Stated task: Convert the lines below into a JSON list of strings, one string per line, with blank lines omitted. Leave the pictures out of the answer.

*** Input records

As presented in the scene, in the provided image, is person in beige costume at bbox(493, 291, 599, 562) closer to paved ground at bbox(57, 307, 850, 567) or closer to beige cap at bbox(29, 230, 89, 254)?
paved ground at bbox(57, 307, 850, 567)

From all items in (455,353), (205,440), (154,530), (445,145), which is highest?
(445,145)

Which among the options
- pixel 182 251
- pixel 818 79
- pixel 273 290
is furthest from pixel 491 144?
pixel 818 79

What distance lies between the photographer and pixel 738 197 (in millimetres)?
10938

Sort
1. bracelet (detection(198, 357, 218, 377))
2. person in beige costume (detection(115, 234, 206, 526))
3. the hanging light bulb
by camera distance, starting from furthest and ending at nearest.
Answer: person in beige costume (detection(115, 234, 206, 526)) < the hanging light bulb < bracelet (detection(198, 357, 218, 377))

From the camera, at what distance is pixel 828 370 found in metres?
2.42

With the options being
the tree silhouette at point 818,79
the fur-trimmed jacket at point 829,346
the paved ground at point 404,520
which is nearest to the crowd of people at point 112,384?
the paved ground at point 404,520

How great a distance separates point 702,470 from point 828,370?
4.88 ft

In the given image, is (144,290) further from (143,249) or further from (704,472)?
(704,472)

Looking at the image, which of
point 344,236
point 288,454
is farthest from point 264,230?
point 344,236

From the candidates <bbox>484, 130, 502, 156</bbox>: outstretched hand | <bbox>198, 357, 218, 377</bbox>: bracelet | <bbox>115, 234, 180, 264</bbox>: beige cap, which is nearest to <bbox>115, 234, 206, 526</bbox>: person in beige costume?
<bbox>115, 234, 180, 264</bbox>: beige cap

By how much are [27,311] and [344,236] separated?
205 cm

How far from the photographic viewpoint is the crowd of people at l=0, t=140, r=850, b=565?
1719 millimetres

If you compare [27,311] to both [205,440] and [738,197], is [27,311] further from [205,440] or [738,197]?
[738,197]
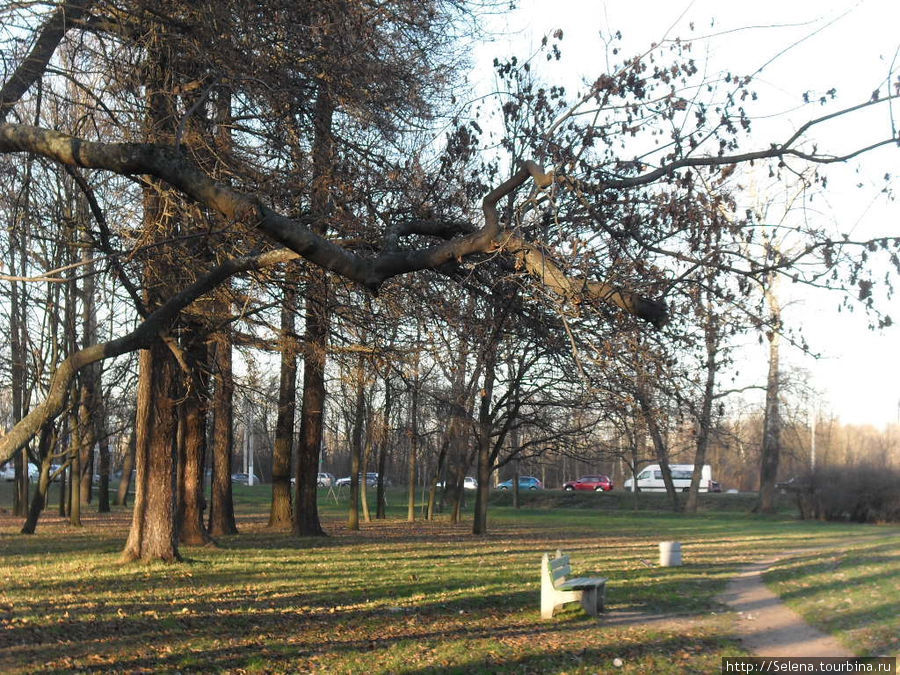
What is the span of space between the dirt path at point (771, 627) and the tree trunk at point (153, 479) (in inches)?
340

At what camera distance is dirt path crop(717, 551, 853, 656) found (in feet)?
29.3

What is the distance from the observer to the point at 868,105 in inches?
249

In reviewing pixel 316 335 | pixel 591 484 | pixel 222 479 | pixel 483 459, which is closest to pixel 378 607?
pixel 316 335

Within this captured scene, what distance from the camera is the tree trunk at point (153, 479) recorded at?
563 inches

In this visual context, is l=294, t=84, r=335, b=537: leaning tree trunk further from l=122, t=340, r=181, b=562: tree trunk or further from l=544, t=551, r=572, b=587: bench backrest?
l=544, t=551, r=572, b=587: bench backrest

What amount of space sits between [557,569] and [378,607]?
228 centimetres

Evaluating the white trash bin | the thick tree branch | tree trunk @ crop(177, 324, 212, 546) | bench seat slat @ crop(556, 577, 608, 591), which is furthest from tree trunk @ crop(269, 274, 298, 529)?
the thick tree branch

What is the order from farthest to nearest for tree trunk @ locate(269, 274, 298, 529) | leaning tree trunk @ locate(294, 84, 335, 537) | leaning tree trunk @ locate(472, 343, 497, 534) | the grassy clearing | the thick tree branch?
leaning tree trunk @ locate(472, 343, 497, 534) < tree trunk @ locate(269, 274, 298, 529) < leaning tree trunk @ locate(294, 84, 335, 537) < the grassy clearing < the thick tree branch

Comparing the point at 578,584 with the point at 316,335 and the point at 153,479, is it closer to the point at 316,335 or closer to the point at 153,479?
the point at 316,335

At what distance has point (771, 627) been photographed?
10352mm

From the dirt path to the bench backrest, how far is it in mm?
2136

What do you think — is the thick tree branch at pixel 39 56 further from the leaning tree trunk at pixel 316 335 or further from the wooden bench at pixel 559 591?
the wooden bench at pixel 559 591

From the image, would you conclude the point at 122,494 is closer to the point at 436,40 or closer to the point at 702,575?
the point at 702,575

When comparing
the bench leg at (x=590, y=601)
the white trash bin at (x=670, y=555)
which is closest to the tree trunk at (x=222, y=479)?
the white trash bin at (x=670, y=555)
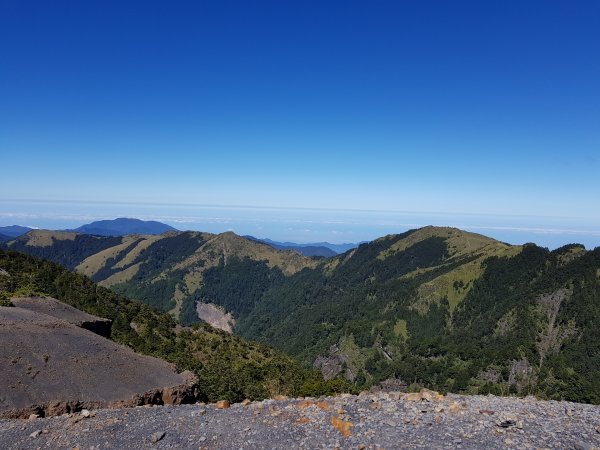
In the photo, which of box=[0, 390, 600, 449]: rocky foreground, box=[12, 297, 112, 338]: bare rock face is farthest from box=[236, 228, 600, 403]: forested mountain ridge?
box=[12, 297, 112, 338]: bare rock face

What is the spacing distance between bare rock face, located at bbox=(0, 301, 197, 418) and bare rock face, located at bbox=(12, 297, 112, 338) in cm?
460

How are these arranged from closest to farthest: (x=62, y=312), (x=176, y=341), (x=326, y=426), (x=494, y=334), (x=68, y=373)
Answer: (x=326, y=426)
(x=68, y=373)
(x=62, y=312)
(x=176, y=341)
(x=494, y=334)

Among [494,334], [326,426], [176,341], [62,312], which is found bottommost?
[494,334]

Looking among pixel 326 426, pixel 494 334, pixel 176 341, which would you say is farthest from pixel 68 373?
pixel 494 334

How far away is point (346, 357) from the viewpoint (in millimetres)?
173875

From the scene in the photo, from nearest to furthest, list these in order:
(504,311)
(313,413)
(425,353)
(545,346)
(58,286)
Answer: (313,413) < (58,286) < (545,346) < (425,353) < (504,311)

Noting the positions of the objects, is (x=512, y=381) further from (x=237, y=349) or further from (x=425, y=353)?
(x=237, y=349)

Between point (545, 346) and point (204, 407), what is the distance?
6308 inches

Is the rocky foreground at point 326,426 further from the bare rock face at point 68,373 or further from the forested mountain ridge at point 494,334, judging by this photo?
the forested mountain ridge at point 494,334

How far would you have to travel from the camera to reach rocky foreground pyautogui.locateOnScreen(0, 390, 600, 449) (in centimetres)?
1286

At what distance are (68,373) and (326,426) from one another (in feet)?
44.6

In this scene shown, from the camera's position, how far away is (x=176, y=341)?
171ft

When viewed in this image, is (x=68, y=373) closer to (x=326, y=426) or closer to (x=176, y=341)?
(x=326, y=426)

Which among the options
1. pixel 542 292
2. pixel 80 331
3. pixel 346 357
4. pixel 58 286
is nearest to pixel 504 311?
pixel 542 292
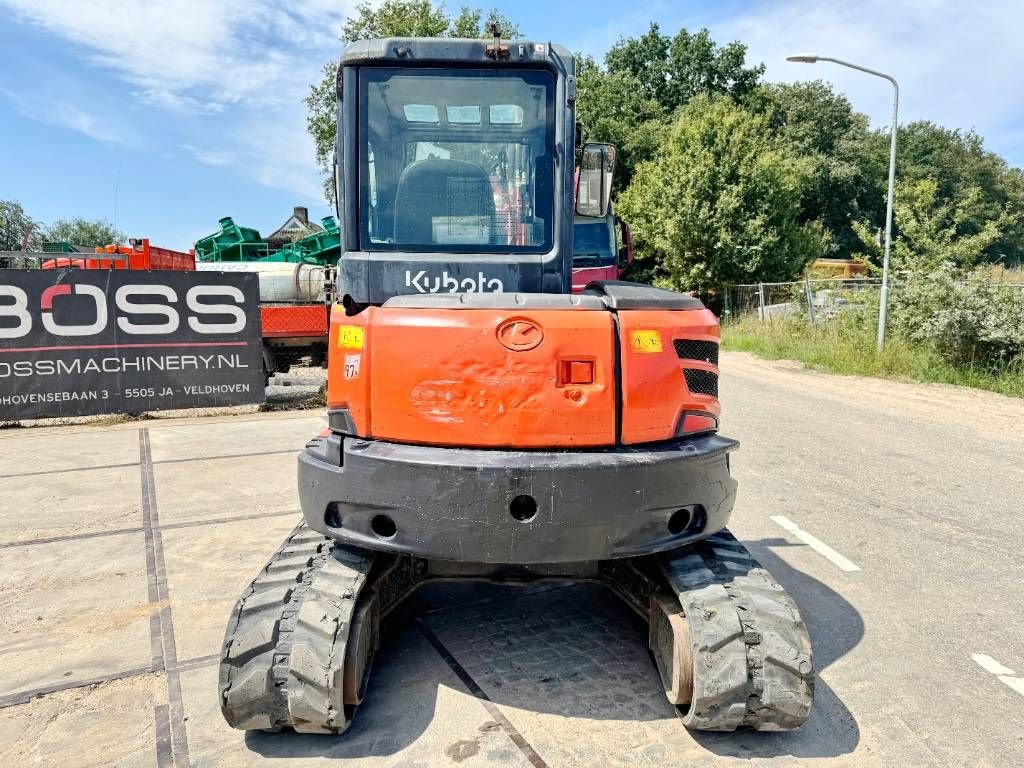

******

Response to the task:
[
  "As presented in the scene, in the provided image, is person in beige costume at bbox(493, 291, 599, 562) closer to paved ground at bbox(57, 307, 850, 567) or closer to beige cap at bbox(29, 230, 89, 254)?",
  "paved ground at bbox(57, 307, 850, 567)",
  "From all items in (455,353), (205,440), (154,530), (445,145), which is highest?",
  "(445,145)",
  "Which among the options",
  "- pixel 182 251",
  "- pixel 818 79",
  "- pixel 273 290",
  "is furthest from pixel 491 144?",
  "pixel 818 79",
  "What distance lies between the photographer and pixel 738 197 (in millimetres)?",
  "10938",
  "Sort",
  "1. bracelet (detection(198, 357, 218, 377))",
  "2. person in beige costume (detection(115, 234, 206, 526))",
  "3. the hanging light bulb",
  "by camera distance, starting from furthest and ending at nearest.",
  "Answer: person in beige costume (detection(115, 234, 206, 526)) < the hanging light bulb < bracelet (detection(198, 357, 218, 377))",
  "From the camera, at what distance is pixel 828 370 found in metres?",
  "2.42",
  "With the options being",
  "the tree silhouette at point 818,79",
  "the fur-trimmed jacket at point 829,346",
  "the paved ground at point 404,520",
  "which is nearest to the crowd of people at point 112,384?",
  "the paved ground at point 404,520",
  "How great a distance separates point 702,470 from point 828,370?",
  "4.88 ft",
  "In the given image, is (144,290) further from (143,249) or further from (704,472)?",
  "(704,472)",
  "Looking at the image, which of",
  "point 344,236",
  "point 288,454",
  "is farthest from point 264,230?",
  "point 344,236",
  "From the candidates <bbox>484, 130, 502, 156</bbox>: outstretched hand | <bbox>198, 357, 218, 377</bbox>: bracelet | <bbox>115, 234, 180, 264</bbox>: beige cap, which is nearest to <bbox>115, 234, 206, 526</bbox>: person in beige costume?",
  "<bbox>115, 234, 180, 264</bbox>: beige cap",
  "By how much are [27,311] and [344,236] separated?",
  "205 cm",
  "How far from the photographic viewpoint is the crowd of people at l=0, t=140, r=850, b=565?",
  "1719 millimetres",
  "If you compare [27,311] to both [205,440] and [738,197], is [27,311] further from [205,440] or [738,197]?",
  "[738,197]",
  "What is the span of space between the dirt path at point (771, 627) and the tree trunk at point (153, 479) (in inches)?",
  "340",
  "At what camera distance is dirt path crop(717, 551, 853, 656) found (in feet)?",
  "29.3",
  "What is the distance from the observer to the point at 868,105 in inches?",
  "249",
  "In reviewing pixel 316 335 | pixel 591 484 | pixel 222 479 | pixel 483 459, which is closest to pixel 378 607?",
  "pixel 316 335",
  "Within this captured scene, what distance from the camera is the tree trunk at point (153, 479) recorded at?",
  "563 inches",
  "In this visual context, is l=294, t=84, r=335, b=537: leaning tree trunk further from l=122, t=340, r=181, b=562: tree trunk or further from l=544, t=551, r=572, b=587: bench backrest?",
  "l=544, t=551, r=572, b=587: bench backrest",
  "What amount of space sits between [557,569] and [378,607]?",
  "228 centimetres",
  "Evaluating the white trash bin | the thick tree branch | tree trunk @ crop(177, 324, 212, 546) | bench seat slat @ crop(556, 577, 608, 591), which is furthest from tree trunk @ crop(269, 274, 298, 529)?",
  "the thick tree branch",
  "What is the order from farthest to nearest for tree trunk @ locate(269, 274, 298, 529) | leaning tree trunk @ locate(294, 84, 335, 537) | leaning tree trunk @ locate(472, 343, 497, 534) | the grassy clearing | the thick tree branch?",
  "leaning tree trunk @ locate(472, 343, 497, 534) < tree trunk @ locate(269, 274, 298, 529) < leaning tree trunk @ locate(294, 84, 335, 537) < the grassy clearing < the thick tree branch",
  "Comparing the point at 578,584 with the point at 316,335 and the point at 153,479, is it closer to the point at 316,335 or closer to the point at 153,479?",
  "the point at 316,335",
  "At what distance has point (771, 627) been photographed?",
  "10352mm",
  "From the dirt path to the bench backrest, how far is it in mm?",
  "2136",
  "What do you think — is the thick tree branch at pixel 39 56 further from the leaning tree trunk at pixel 316 335 or further from the wooden bench at pixel 559 591?",
  "the wooden bench at pixel 559 591",
  "From the image, would you conclude the point at 122,494 is closer to the point at 436,40 or closer to the point at 702,575?",
  "the point at 702,575",
  "When comparing",
  "the bench leg at (x=590, y=601)",
  "the white trash bin at (x=670, y=555)",
  "which is closest to the tree trunk at (x=222, y=479)?",
  "the white trash bin at (x=670, y=555)",
  "In the photo, which of box=[0, 390, 600, 449]: rocky foreground, box=[12, 297, 112, 338]: bare rock face is farthest from box=[236, 228, 600, 403]: forested mountain ridge?",
  "box=[12, 297, 112, 338]: bare rock face",
  "What is the spacing distance between bare rock face, located at bbox=(0, 301, 197, 418) and bare rock face, located at bbox=(12, 297, 112, 338) in cm?",
  "460",
  "How are these arranged from closest to farthest: (x=62, y=312), (x=176, y=341), (x=326, y=426), (x=494, y=334), (x=68, y=373)",
  "Answer: (x=326, y=426)",
  "(x=68, y=373)",
  "(x=62, y=312)",
  "(x=176, y=341)",
  "(x=494, y=334)",
  "Among [494,334], [326,426], [176,341], [62,312], which is found bottommost?",
  "[494,334]",
  "Looking among pixel 326 426, pixel 494 334, pixel 176 341, which would you say is farthest from pixel 68 373?",
  "pixel 494 334",
  "How far away is point (346, 357) from the viewpoint (in millimetres)?",
  "173875",
  "From the scene in the photo, from nearest to furthest, list these in order:",
  "(504,311)",
  "(313,413)",
  "(425,353)",
  "(545,346)",
  "(58,286)",
  "Answer: (313,413) < (58,286) < (545,346) < (425,353) < (504,311)",
  "Noting the positions of the objects, is (x=512, y=381) further from (x=237, y=349) or further from (x=425, y=353)?",
  "(x=237, y=349)",
  "Between point (545, 346) and point (204, 407), what is the distance?",
  "6308 inches",
  "Is the rocky foreground at point 326,426 further from the bare rock face at point 68,373 or further from the forested mountain ridge at point 494,334, judging by this photo?",
  "the forested mountain ridge at point 494,334",
  "How far would you have to travel from the camera to reach rocky foreground pyautogui.locateOnScreen(0, 390, 600, 449) (in centimetres)?",
  "1286",
  "At what distance are (68,373) and (326,426) from one another (in feet)?",
  "44.6",
  "In this scene shown, from the camera's position, how far away is (x=176, y=341)?",
  "171ft",
  "When viewed in this image, is (x=68, y=373) closer to (x=326, y=426) or closer to (x=176, y=341)?",
  "(x=326, y=426)",
  "Which among the options",
  "1. pixel 542 292",
  "2. pixel 80 331",
  "3. pixel 346 357",
  "4. pixel 58 286",
  "is nearest to pixel 504 311?",
  "pixel 542 292"
]